_DOCUMENT EXTRACT:_
------

For much of this year, we’ve discussed the rising concentration of the S&P 500 among its largest companies. As of 12/16/25, the top 10 companies by market capitalization represent over 40% of the index—one of the highest concentration levels in history.

This week’s chart reflects that reality, but it also highlights something equally important: companies at the top shouldn’t get too comfortable staying there.

The chart below, from JPMorgan, shows the top S&P 500 companies as of the first trading day in 1985, 1995, 2005, 2015, and 2025.

Observation #1: Concentration Has Reached an Extreme

Today’s top four, Apple, Nvidia, Microsoft, and Amazon, represent a larger share of the S&P 500 than the entire top 10 did in prior decades. Overall, today’s top-10 concentration is nearly double the next-highest level, which occurred in 2005.

Observation #2: Leadership Turns Over Consistently

Looking at overlap from decade to decade:

  • 1995: Only four companies remained from 1985 (Exxon, AT&T, GE, Royal Dutch)
  • 2005: Four remained again, but only three carried over from 1985 (Royal Dutch fell out)
  • 2015: Four remained from 2005, with Procter & Gamble returning after a hiatus
  • 2025: Four remained from 2015, but none from 1985 are still in the top 10

History is clear: Kings don’t always stay kings. Many former leaders still exist and remain large companies, but their dominance has been replaced as technology, behavior, and spending patterns evolve.

Observation #3: Sector Leadership Tells a Story for Each Era

Each decade reflects the prevailing economic theme of its time:

  • 1985: Dominated by oil (Exxon, Shell, Amoco, Royal Dutch)
  • 1995: The rise of consumer brands and retail scale (Walmart, P&G, Coca-Cola, Altria)

------

_RAW DATA:_

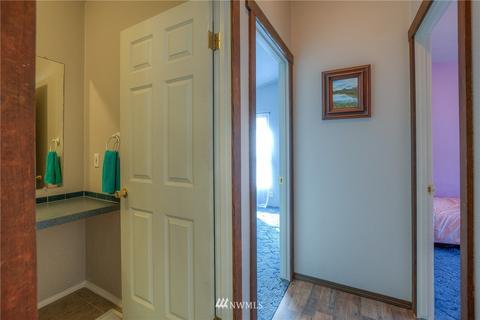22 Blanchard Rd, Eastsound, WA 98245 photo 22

------

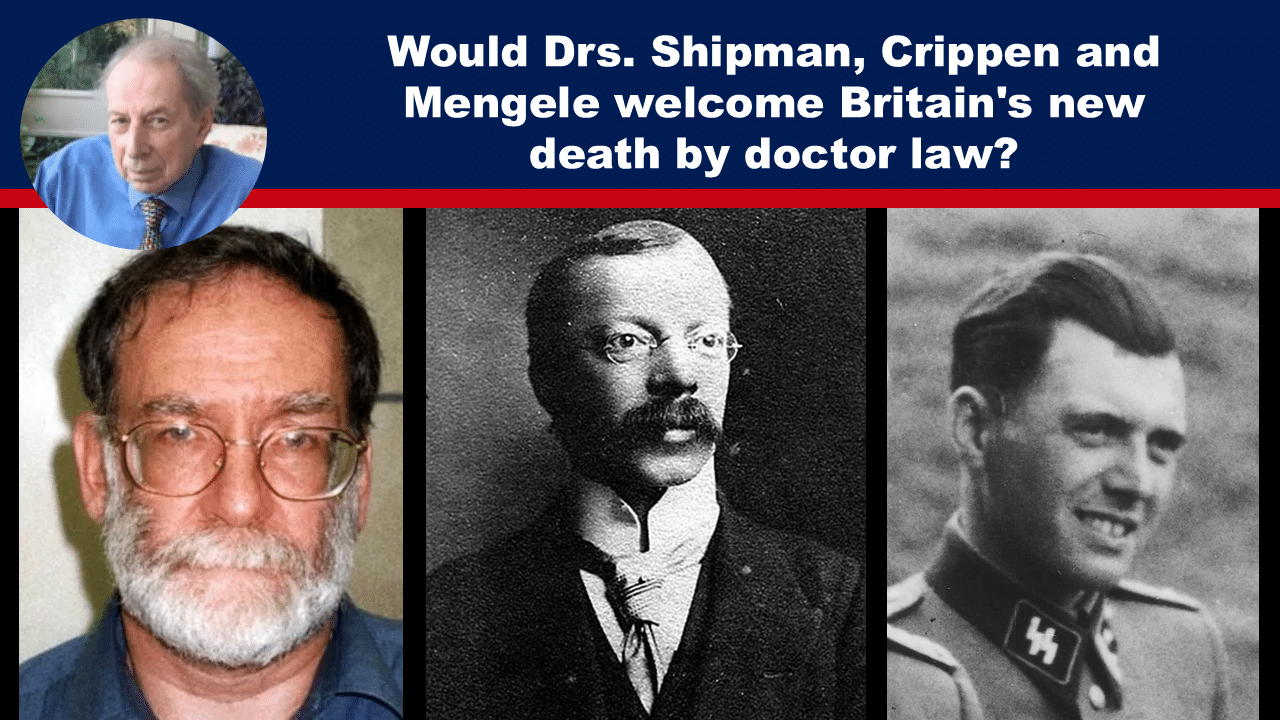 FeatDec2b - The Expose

------

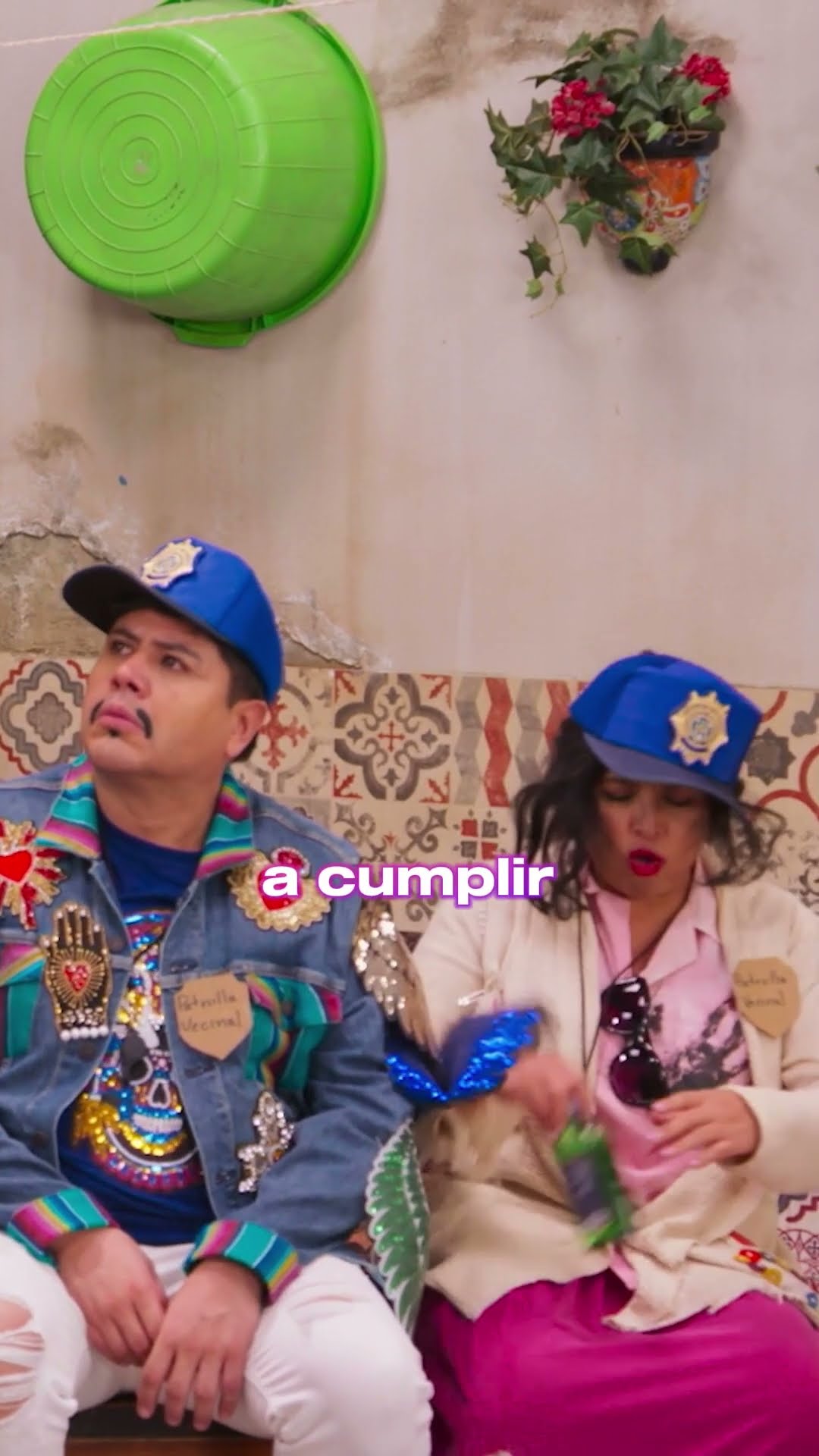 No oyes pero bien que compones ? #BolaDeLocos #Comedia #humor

------

_EXERCISE AIM:_
Please continue the article on S&P 500 concentration from its last line, keeping its voice and the format of its bulleted list.

_TASK ANSWER:_
  • 2005: Post dot-com dominance of financials (AIG, Bank of America, Citigroup) – this was short-lived after 2008
  • 2015: Apple, nearly bankrupt in 1997, emerges as the largest company
  • 2025: Tech and AI dominate, with JPMorgan and Berkshire the only non-tech exceptions

Looking Ahead: What Might 2035 Hold?

A natural question is whether today’s extreme concentration persists or whether the S&P 500 reverts toward historical diversification. Also, will today’s leaders still dominate a decade from now?

For a little fun (and with full understanding that most will be wrong – and certainly not investment advice), here are some guesses that we have for the decade ahead:

  • The historical pattern of fewer than five repeat members likely holds again
    • Breakups, whether forced or voluntary, could occur (Alphabet, Amazon, Microsoft, or Apple are candidates)
    • One or more leaders may face obsolescence or major share loss (Nvidia, Tesla, Broadcom are my potentials here)
    • Berkshire Hathaway presents a unique test: can post-Buffett leadership sustain its model and size?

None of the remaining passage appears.